Records provided.
=====
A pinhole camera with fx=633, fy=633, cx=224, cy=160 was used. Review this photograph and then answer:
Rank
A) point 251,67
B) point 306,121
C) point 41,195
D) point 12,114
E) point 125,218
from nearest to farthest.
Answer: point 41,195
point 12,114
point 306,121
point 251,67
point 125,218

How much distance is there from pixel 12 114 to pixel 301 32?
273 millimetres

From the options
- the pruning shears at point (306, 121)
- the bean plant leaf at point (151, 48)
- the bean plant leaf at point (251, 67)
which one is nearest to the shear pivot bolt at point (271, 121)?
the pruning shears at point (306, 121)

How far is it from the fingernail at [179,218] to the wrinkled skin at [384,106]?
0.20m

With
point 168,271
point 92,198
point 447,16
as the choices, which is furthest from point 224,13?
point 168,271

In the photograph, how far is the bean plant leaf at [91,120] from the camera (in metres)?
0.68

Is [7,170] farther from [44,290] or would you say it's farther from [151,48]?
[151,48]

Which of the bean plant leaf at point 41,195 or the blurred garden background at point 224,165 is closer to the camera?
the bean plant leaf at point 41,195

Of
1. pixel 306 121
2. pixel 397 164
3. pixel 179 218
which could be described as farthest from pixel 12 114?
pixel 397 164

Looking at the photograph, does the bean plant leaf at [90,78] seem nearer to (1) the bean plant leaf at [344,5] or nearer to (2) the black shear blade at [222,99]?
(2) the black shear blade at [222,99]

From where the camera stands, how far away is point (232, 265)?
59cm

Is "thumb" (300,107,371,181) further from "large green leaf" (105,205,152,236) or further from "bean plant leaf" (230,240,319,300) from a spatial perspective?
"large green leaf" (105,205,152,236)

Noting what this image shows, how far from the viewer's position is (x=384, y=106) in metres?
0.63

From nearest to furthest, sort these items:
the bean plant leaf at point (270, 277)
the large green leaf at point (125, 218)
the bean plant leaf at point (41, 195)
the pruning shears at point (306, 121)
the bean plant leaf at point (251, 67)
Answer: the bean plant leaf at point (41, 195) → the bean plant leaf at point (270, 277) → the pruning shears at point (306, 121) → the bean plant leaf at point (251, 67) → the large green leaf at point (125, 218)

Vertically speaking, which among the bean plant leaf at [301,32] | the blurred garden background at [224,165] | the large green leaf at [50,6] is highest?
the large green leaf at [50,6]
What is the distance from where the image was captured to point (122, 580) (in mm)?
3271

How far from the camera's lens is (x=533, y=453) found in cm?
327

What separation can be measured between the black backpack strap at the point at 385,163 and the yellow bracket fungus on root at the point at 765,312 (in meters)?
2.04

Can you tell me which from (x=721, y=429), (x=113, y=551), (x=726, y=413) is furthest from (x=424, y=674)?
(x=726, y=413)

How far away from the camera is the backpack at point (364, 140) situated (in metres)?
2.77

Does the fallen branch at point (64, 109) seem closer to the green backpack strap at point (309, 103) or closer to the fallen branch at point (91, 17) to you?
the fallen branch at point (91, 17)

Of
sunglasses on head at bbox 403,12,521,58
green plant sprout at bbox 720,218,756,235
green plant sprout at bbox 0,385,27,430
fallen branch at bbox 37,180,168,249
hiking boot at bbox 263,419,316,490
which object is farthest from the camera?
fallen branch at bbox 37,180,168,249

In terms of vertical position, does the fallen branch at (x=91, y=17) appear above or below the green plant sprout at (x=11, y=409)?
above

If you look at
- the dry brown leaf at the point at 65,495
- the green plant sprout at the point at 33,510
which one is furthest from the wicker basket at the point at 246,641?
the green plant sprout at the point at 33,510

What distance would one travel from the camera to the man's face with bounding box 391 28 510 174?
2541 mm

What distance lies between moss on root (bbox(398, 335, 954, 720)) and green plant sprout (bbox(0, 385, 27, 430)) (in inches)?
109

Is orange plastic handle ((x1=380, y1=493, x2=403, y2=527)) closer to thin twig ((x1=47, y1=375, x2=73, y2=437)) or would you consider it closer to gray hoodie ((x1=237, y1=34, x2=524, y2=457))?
=====
Request. Turn the listing, from the line containing "If you look at" up to and including the final line of the listing, into a Markdown table with the columns Row and Line. Put the row number in Row, put the line in Line, and omit blank lines.

Response for this exercise.
| Row | Line |
|---|---|
| 1 | If you look at |
| 2 | - the dry brown leaf at the point at 65,495 |
| 3 | - the green plant sprout at the point at 33,510 |
| 4 | which one is furthest from the wicker basket at the point at 246,641? |
| 5 | the green plant sprout at the point at 33,510 |
| 6 | What distance would one travel from the camera to the man's face with bounding box 391 28 510 174? |
| 7 | 2541 mm |
| 8 | What distance lies between moss on root (bbox(398, 335, 954, 720)) and green plant sprout (bbox(0, 385, 27, 430)) (in inches)? |
| 9 | 109 |
| 10 | Is orange plastic handle ((x1=380, y1=493, x2=403, y2=527)) closer to thin twig ((x1=47, y1=375, x2=73, y2=437)) or would you consider it closer to gray hoodie ((x1=237, y1=34, x2=524, y2=457))? |